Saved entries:

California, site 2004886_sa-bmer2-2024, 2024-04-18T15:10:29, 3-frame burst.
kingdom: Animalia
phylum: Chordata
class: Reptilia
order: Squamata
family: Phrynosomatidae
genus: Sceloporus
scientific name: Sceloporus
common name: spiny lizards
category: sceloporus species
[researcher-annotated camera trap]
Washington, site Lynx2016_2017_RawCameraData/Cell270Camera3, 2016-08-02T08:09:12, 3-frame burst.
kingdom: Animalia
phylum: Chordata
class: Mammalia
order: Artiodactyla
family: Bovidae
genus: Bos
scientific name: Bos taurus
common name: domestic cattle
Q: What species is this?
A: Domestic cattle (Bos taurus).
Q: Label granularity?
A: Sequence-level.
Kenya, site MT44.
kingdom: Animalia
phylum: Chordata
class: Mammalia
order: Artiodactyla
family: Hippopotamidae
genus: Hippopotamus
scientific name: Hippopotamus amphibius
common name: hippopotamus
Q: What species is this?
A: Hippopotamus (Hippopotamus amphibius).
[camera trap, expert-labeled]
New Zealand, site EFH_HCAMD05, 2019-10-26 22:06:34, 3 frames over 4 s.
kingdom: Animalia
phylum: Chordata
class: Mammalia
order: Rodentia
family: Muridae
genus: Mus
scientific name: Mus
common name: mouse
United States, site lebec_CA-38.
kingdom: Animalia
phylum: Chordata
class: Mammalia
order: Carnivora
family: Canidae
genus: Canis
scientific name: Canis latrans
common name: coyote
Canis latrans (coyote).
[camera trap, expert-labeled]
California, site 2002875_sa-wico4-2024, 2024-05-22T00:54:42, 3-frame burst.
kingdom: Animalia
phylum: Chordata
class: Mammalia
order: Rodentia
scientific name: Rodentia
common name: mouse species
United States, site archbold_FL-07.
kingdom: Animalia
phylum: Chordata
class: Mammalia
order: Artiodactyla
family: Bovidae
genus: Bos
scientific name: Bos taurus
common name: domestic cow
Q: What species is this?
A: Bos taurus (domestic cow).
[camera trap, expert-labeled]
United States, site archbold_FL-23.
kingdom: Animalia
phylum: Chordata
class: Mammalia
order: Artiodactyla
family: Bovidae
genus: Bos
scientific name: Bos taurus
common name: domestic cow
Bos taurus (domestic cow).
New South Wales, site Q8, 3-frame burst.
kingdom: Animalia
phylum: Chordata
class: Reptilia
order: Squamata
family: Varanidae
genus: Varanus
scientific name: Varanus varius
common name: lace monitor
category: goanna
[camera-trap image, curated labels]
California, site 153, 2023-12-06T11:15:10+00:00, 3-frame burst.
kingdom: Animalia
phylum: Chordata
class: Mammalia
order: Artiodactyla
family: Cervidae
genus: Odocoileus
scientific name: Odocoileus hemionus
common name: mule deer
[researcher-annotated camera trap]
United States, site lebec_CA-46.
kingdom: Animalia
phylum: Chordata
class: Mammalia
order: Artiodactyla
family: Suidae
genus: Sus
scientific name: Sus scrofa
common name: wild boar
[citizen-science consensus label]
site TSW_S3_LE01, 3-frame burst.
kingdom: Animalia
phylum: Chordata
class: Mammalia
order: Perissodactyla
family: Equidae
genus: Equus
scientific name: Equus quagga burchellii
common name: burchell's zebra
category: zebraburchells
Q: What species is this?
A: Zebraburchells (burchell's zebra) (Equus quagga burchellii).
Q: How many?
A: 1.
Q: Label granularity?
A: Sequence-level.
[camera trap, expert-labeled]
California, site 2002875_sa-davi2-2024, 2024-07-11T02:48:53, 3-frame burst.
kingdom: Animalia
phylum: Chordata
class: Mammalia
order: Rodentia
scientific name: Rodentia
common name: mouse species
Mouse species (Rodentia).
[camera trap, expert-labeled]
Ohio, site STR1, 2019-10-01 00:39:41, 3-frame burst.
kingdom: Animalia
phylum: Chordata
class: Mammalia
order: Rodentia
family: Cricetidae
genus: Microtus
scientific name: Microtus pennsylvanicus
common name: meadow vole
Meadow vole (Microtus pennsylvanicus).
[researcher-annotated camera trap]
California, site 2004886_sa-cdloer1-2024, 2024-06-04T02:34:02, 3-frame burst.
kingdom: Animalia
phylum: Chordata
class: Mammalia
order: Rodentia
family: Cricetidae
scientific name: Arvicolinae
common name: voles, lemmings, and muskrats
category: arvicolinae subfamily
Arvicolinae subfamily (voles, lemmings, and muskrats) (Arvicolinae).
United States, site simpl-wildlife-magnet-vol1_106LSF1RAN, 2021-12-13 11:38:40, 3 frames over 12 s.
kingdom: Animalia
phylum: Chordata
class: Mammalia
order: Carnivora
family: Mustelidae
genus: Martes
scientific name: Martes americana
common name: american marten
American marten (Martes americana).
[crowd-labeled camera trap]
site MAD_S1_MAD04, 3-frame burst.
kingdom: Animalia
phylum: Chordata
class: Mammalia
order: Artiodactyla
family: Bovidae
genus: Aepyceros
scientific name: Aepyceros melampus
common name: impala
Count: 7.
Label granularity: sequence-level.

* [TASK]:
Please return each line of the data above in which the word "States" occurs.

* [RESULT BELOW]:
United States, site lebec_CA-38.
United States, site archbold_FL-07.
United States, site archbold_FL-23.
United States, site lebec_CA-46.
United States, site simpl-wildlife-magnet-vol1_106LSF1RAN, 2021-12-13 11:38:40, 3 frames over 12 s.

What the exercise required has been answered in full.